Harmonica – Mick Kinsella

A review of harmonica vituroso Mick Kinsella's first CD.

There are three main approaches to producing an album. Firstly, a person representing a large record label calls to your flat and offers you a $20m six-album contract, after a talent scout spotted you busking in the rain outside Arnotts. Secondly, you cross paths with a small independent record company (e.g. Claddagh or Malgamu) and decide to embark on a mutually beneficial journey through the wonderful world of recorded music. These initial scenarios, however, primarily involve other people influencing the direction of a musician’s creative output. On Harmonica, considerations outside the realm of musical integrity have largely been ignored.

Why exactly Mick Kinsella chose to undertake the third and most independent path to making an album would entangle this article in what is known as the ‘intentional fallacy’, a big fancy term for a mistaken equation, i.e. the intention of the producer of a piece of art (be it a painting, or a poem, or a musical work) with the evaluation of that piece.

This third approach to album production offers several advantages to the artist, in particular, ultimate freedom of expression, and the fact that pressure on promotion is restricted to an individual’s aspirations rather than linked to market forces and potential earnings. Furthermore, by producing the album himself, Kinsella has taken his time and gathered a collection of diverse tunes, from original compositions to traditional classics, all played by a considerable complement of leading musicians.

The biggest criticism that can be levelled at Harmonica can also be considered its greatest compliment. The wide diversity of tunes, geographically spanning from the Balkans to Donegal, from France to the Carribean, with a tinged version of Rory McCleod’s ‘Take me Home’, will make it very hard for people to categorise. This is not a classical album, nor is it a jazz album, nor again is it a traditional Irish album. It is an harmonica album, but it would be a shame if its listenership was confined to the ranks of harmonica lovers. This diversity, however, while it might sound the death knell for this album in the offices of a record-label executive, is also indicative of the virtuosity with which Mick Kinsella applies himself to his craft.

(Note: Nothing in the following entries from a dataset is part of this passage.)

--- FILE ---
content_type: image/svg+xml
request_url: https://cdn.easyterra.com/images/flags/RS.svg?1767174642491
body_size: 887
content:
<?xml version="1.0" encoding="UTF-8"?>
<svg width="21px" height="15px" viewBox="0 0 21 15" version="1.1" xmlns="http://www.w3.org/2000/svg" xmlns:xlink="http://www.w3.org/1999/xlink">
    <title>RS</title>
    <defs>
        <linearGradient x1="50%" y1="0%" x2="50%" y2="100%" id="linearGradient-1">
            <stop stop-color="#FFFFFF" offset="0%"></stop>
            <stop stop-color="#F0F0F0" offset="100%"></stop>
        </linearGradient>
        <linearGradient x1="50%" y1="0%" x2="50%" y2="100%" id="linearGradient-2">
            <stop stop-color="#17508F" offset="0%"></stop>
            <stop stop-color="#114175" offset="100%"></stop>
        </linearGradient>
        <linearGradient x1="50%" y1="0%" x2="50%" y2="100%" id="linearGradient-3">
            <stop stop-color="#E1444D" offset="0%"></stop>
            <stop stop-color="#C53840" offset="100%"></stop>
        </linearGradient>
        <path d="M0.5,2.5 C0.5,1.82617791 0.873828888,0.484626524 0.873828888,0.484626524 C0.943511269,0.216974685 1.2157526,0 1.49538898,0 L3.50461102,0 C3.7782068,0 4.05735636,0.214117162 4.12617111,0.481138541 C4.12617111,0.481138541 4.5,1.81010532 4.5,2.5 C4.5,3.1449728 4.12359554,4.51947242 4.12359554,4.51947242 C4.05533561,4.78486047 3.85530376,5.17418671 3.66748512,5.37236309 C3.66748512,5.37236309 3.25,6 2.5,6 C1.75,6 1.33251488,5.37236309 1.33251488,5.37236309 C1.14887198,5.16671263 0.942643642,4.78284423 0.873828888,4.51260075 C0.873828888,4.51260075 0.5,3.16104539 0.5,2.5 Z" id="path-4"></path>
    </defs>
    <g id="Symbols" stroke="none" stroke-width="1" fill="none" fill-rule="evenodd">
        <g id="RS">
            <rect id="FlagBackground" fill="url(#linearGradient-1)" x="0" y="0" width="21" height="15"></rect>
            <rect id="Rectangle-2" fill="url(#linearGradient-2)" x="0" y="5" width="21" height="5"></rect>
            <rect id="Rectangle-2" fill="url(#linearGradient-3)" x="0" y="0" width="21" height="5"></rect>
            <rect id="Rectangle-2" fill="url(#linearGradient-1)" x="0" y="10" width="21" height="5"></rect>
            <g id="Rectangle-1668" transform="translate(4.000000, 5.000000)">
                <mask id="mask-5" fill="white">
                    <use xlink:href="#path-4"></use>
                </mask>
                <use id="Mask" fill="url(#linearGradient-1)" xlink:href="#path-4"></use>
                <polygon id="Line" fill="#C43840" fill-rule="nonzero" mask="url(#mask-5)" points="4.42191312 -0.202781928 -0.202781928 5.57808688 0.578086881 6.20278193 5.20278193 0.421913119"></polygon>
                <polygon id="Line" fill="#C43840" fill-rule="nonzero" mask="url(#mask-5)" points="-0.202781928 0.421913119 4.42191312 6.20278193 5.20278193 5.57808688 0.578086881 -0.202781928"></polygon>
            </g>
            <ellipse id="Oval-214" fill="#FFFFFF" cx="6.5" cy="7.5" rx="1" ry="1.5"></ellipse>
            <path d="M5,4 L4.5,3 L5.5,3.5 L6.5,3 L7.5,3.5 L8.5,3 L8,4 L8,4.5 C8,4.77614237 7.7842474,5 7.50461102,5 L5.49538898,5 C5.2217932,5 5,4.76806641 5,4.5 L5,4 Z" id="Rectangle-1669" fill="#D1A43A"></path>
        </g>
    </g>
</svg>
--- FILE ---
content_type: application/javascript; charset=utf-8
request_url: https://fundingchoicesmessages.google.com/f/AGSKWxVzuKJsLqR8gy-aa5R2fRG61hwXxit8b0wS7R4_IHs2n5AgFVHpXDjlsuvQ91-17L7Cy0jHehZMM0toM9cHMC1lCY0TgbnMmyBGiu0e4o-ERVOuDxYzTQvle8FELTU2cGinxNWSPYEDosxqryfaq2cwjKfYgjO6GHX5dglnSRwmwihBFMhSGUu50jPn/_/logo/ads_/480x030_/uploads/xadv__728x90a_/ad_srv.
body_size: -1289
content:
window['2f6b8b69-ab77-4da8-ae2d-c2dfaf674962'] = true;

Kinsella manages to tackle the varied genres on the album with a musical understanding and proficiency that is positively sickening. With the seamless accompaniment of Martin Dunlea, and the enthusiastic support of such luminous Kinsellites as Donal Siggins, Peter Brown, Damian Gallagher, Dermot Byrne et al, the finished product represents a musical journey that was undertaken not to fill some marketable musical niche but as a necessary personal expression of a true talent: Mick’s magical musical diary.

I may be wrong in trying to divine Mick Kinsella’s (that’s ‘divine’ the verb, not ‘divine’ the adjective) artistic intention without consulting him, maybe his underlying aim is to produce a primarily market-oriented product, but if this is the case then Harmonica does not make it obvious. This album does indeed speak for itself, and, quite literately at that, have a listen to what it has to say!